Kiwi farmers want rain as Indian summer continues

Soils are drying out fast around New Zealand according to dairy industry body DairyNZ.

The majority of New Zealand’s North Island and the eastern regions of the South island have soil moisture levels significantly lower than normal according to data from the National Institute of Weather and Atmospheric Research.

The regions affected are home to around 84% of the country’s dairy cows.

General Manager of extension, Craig McBeth, says DairyNZ is closely monitoring the soil moisture and feed levels in all regions in case it needs to quickly ramp up support for farmers having a dry summer coming on top of a low seasonal milk price.

“It is already severely dry in parts of Canterbury and North Otago and farmers there are facing serious measures with some irrigation restrictions now in place.

“The south of the Wairarapa is also very dry. The soil moisture data is also showing us that the rest of the country is on the brink of heading into dryer than average soil moisture conditions.

“We need to see some rain soon to reduce the risk of a normal dry summer turning into something more serious,” he says.

“While we know it could get very dry, very fast, it’s a positive story in terms of feed supply. It’s pretty green out there on many farms because we had great grass growth in November and December and into January in some parts. Recently, it’s also been great growing conditions for maize.

“In most regions, farmers have already made and stored a lot of supplementary feed like hay, grass silage and baleage. There’s no shortage of feed around at present on-farm or in storage, in most parts of the country. In Taranaki there’s probably a surplus of supplementary feed. On the other hand Southland farmers have struggled to grow and harvest surplus feed due to an extended period of very wet conditions through late winter and spring.

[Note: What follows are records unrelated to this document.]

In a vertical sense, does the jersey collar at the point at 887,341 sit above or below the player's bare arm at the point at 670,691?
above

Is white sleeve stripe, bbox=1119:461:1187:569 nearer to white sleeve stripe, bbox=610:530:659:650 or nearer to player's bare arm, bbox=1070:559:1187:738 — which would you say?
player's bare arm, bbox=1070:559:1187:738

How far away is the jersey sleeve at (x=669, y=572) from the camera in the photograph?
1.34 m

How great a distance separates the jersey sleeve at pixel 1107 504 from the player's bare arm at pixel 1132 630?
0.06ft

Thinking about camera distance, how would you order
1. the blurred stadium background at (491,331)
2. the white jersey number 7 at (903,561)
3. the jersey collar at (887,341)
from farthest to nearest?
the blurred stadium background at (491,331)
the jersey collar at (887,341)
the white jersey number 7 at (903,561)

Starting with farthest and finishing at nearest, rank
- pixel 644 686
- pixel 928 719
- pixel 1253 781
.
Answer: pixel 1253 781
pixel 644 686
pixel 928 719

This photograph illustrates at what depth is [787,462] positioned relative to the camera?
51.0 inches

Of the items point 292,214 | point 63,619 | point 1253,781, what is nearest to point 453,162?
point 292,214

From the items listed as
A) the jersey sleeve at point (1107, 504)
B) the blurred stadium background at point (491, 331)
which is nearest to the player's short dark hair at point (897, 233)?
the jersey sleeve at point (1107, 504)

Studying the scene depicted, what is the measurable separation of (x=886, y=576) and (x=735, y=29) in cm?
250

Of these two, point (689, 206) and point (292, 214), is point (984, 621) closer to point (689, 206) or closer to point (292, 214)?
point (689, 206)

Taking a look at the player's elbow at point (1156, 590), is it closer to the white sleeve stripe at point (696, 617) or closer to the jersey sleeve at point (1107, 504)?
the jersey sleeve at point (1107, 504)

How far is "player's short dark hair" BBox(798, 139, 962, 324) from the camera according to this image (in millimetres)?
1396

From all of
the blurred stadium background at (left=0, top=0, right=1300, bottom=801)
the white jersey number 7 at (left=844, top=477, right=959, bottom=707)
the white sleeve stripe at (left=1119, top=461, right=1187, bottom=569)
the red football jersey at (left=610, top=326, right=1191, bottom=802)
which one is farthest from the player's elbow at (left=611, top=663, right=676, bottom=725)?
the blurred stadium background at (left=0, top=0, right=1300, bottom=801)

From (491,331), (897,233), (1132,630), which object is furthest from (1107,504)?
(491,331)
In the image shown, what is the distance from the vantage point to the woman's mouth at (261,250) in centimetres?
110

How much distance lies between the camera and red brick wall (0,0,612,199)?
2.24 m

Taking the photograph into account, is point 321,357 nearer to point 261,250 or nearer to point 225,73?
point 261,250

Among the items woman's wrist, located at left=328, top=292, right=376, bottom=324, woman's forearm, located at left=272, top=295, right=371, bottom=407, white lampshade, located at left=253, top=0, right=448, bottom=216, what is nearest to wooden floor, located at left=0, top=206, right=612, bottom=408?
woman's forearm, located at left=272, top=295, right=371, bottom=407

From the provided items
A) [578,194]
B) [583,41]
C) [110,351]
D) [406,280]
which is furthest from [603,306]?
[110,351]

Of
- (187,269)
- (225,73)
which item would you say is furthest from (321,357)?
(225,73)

“The good news is there will be plenty of feed to get farmers through dry conditions if we don’t get rain. However, the issue may be a lack of cash around to pay for it if farmers have to buy it in or cover the cost of transporting the feed to where it is most needed,” he says.

“The low forecast milk price is already putting pressure on farmers’ budgets for this season.”

Mr McBeth says farmers have learnt a lot through past droughts and have plenty of techniques for managing the supply of feed to their cows to keep up with the demands of keeping them in good condition.